Removal pathways and mechanism of NO by Tetradesmus obliquus PF3 culture-based DeNOx system.

Abstract

Microalgae-based DeNOx technology, as an emerging approach for flue gas denitrification, is suitable for the deep treatment of NOx at medium to low concentrations. To address the ambiguity surrounding the removal pathways and mechanisms in the development of microalgae DeNOx technology, the pathways and mechanisms of NO removal within a microalgae cultivation system was investigated. By investigating the gas-liquid and liquid-solid nitrogen transfer pathways facilitated by algal cells, algal cells were found to play a pivotal role in NO removal by the T. obliquus PF3 cultivation system. Microalgae cells enhance NO transfer across gas-liquid phases via extracellular substance secretion, exogenous iron reduction, NO adsorption, and NO molecular absorption. During this process, NO is transformed in the liquid phase into molecular NO, ionic nitrate, and nitrite, as well as organically complexed NO. The soluble extracellular substances of T. obliquus PF3 are primarily composed of humic-like acids and fulvic-like acids, while bound extracellular substances are dominated by tryptophan and tryptophan-like proteins, both of which possess reductive properties conducive to iron reduction and NO adsorption/complexation.
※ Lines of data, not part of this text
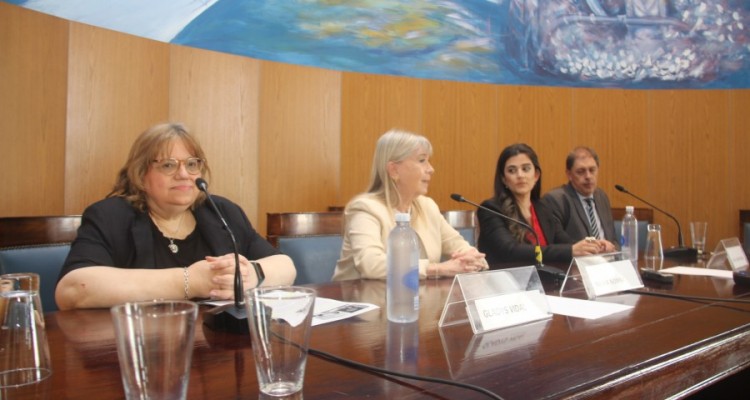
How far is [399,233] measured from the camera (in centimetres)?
119

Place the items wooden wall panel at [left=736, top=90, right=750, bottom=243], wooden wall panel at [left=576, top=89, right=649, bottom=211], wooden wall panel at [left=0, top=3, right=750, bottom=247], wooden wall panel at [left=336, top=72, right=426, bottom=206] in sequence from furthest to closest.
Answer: wooden wall panel at [left=576, top=89, right=649, bottom=211] < wooden wall panel at [left=736, top=90, right=750, bottom=243] < wooden wall panel at [left=336, top=72, right=426, bottom=206] < wooden wall panel at [left=0, top=3, right=750, bottom=247]

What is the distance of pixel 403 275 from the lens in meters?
1.14

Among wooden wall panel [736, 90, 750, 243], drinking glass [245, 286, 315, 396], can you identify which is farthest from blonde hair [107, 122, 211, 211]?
wooden wall panel [736, 90, 750, 243]

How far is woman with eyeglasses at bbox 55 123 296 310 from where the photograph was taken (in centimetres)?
138

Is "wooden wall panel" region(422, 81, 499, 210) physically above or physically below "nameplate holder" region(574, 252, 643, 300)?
above

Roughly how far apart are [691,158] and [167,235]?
5250 millimetres

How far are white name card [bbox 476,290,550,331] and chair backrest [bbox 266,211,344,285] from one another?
1.04 metres

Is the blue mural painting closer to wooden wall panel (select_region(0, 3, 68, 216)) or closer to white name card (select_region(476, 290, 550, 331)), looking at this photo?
wooden wall panel (select_region(0, 3, 68, 216))

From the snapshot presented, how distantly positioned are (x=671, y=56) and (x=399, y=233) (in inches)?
217

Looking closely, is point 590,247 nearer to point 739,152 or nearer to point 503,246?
point 503,246

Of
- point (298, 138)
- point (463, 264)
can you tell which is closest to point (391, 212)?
point (463, 264)

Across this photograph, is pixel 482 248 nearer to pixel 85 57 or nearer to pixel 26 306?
pixel 26 306

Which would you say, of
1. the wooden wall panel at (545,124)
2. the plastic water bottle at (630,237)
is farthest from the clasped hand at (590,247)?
the wooden wall panel at (545,124)

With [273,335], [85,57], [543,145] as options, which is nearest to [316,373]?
[273,335]
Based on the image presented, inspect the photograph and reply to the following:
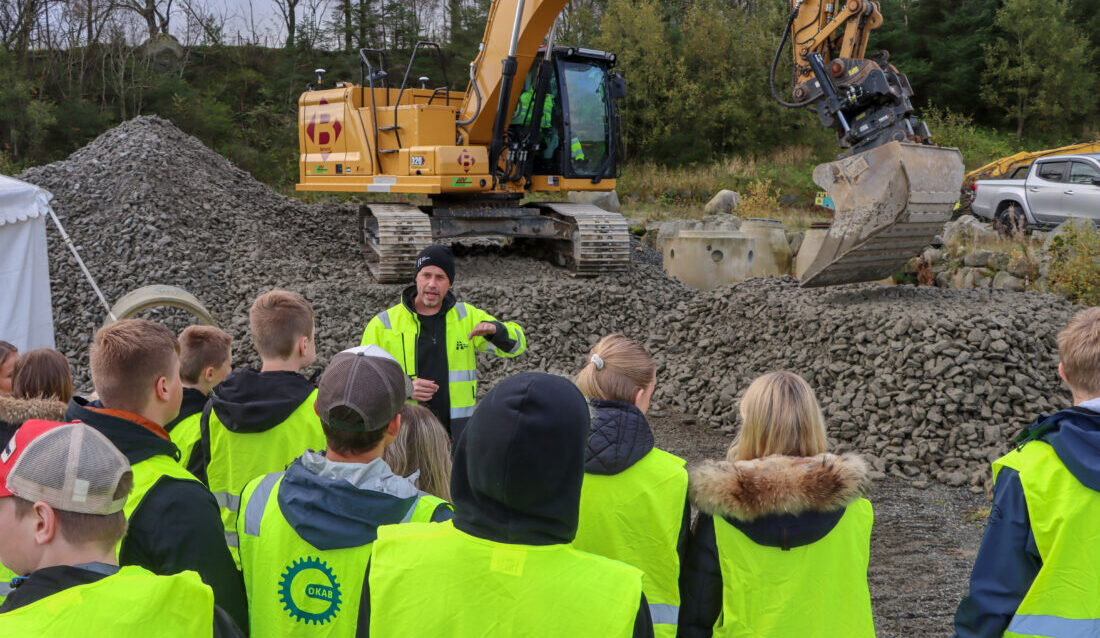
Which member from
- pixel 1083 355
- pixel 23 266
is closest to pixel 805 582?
pixel 1083 355

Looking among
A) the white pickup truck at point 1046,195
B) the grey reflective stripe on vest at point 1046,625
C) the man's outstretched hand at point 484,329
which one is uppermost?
the white pickup truck at point 1046,195

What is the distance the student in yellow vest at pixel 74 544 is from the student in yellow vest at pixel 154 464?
0.44m

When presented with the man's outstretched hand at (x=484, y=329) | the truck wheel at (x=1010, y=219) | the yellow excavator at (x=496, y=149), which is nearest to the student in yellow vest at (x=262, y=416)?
the man's outstretched hand at (x=484, y=329)

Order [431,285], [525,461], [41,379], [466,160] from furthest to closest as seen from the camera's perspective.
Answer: [466,160], [431,285], [41,379], [525,461]

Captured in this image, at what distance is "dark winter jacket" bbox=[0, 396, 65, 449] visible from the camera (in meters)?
2.73

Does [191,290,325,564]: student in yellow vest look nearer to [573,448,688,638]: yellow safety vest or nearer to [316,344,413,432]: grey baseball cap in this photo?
[316,344,413,432]: grey baseball cap

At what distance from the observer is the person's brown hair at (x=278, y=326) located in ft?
9.59

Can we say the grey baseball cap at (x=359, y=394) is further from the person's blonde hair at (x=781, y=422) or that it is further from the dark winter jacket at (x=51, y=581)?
the person's blonde hair at (x=781, y=422)

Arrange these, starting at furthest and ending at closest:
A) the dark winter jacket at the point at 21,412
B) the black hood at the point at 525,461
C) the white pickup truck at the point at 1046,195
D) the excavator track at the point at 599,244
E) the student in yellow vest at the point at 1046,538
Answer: the white pickup truck at the point at 1046,195 < the excavator track at the point at 599,244 < the dark winter jacket at the point at 21,412 < the student in yellow vest at the point at 1046,538 < the black hood at the point at 525,461

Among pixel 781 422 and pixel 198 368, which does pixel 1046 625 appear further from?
pixel 198 368

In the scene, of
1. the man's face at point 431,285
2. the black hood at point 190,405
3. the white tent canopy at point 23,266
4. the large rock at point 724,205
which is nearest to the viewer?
the black hood at point 190,405

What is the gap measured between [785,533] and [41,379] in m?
2.54

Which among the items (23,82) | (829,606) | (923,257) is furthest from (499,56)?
(23,82)

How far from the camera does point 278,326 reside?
2926 millimetres
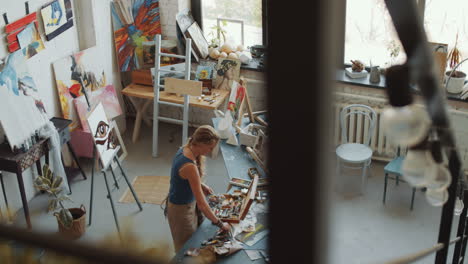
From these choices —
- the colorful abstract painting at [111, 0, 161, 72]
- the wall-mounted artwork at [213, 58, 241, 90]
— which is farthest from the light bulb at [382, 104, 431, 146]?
the colorful abstract painting at [111, 0, 161, 72]

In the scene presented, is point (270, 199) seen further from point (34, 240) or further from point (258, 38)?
point (258, 38)

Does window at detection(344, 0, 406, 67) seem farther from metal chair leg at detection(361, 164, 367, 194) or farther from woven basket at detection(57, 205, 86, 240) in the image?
woven basket at detection(57, 205, 86, 240)

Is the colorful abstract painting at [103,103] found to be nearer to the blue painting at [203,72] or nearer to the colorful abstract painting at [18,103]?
the colorful abstract painting at [18,103]

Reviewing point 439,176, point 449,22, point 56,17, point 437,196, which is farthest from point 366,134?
point 439,176

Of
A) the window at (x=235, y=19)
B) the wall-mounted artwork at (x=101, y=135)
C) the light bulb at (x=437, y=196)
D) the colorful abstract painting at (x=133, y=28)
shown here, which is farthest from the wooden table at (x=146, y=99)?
→ the light bulb at (x=437, y=196)

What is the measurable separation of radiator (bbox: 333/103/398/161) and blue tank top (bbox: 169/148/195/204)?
2.45 metres

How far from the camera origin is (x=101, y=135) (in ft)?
16.6

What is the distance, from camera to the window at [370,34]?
19.0ft

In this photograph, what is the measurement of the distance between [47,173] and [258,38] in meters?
2.93

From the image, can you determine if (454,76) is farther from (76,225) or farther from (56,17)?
(56,17)

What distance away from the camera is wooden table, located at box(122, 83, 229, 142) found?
6.19 metres

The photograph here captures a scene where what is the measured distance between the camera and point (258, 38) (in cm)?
662

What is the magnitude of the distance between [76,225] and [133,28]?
2.61 meters

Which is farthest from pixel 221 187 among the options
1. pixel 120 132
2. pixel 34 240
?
pixel 34 240
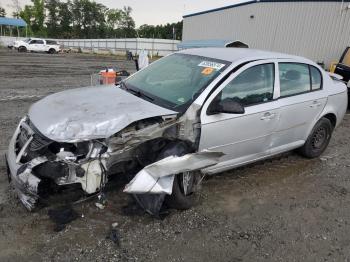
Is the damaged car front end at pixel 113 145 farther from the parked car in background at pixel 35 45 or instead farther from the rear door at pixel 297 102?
the parked car in background at pixel 35 45

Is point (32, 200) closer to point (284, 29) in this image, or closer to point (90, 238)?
point (90, 238)

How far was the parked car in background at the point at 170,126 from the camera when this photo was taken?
3234mm

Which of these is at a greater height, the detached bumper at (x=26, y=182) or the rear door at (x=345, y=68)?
the rear door at (x=345, y=68)

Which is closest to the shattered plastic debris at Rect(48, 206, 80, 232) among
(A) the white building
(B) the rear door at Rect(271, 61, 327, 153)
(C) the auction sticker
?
(C) the auction sticker

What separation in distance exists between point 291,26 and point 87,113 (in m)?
19.9

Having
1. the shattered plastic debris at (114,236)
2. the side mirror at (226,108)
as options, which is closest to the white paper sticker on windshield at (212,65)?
the side mirror at (226,108)

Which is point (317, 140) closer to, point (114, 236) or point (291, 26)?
point (114, 236)

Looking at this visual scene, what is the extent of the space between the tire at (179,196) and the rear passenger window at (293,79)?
1.84 meters

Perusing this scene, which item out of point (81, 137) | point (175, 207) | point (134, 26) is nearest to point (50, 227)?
point (81, 137)

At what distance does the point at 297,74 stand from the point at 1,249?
165 inches

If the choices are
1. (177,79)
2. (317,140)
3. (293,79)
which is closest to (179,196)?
(177,79)

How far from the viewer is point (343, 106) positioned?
227 inches

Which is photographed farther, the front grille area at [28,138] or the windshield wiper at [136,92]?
the windshield wiper at [136,92]

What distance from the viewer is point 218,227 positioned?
357cm
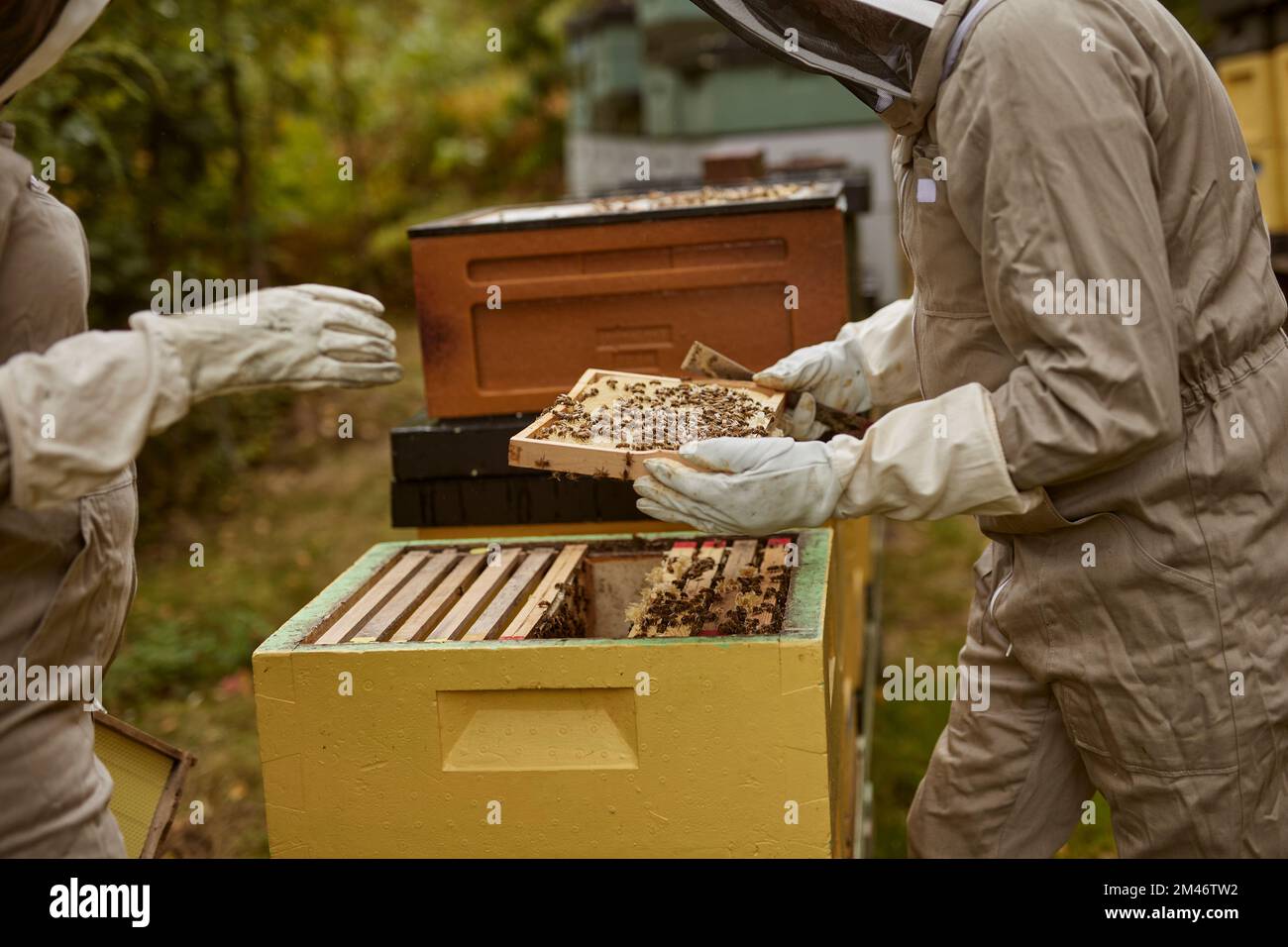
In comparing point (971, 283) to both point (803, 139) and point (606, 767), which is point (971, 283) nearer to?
point (606, 767)

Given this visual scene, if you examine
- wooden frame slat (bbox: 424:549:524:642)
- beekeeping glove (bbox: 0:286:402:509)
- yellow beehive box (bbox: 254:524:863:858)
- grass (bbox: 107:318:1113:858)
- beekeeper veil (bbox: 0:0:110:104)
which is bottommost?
grass (bbox: 107:318:1113:858)

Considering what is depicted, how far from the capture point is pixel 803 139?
8.40m

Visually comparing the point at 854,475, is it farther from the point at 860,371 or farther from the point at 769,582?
the point at 860,371

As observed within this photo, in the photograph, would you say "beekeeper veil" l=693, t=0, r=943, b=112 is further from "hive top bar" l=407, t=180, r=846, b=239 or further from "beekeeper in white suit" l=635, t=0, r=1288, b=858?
"hive top bar" l=407, t=180, r=846, b=239

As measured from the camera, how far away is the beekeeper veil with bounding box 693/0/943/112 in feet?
6.40

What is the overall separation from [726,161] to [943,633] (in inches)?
89.5

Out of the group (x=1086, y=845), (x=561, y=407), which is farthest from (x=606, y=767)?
(x=1086, y=845)

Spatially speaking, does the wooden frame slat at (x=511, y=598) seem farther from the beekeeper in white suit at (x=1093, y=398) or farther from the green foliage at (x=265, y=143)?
the green foliage at (x=265, y=143)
By employing ATP hydrolysis inhibitor HgCl₂ and analyzing nitrogen balance in the system, It was revealed that the primary NO removal pathway involves NO dissolution and oxidation within the algal culture broth, with ionic nitrogen being the predominant form assimilated and utilized by algal cells from the solution. This study clarifies the NO removal pathways and mechanisms within the microalgae cultivation system, thereby providing a theoretical foundation for the advancement and process design of microalgae-based DeNOx technology.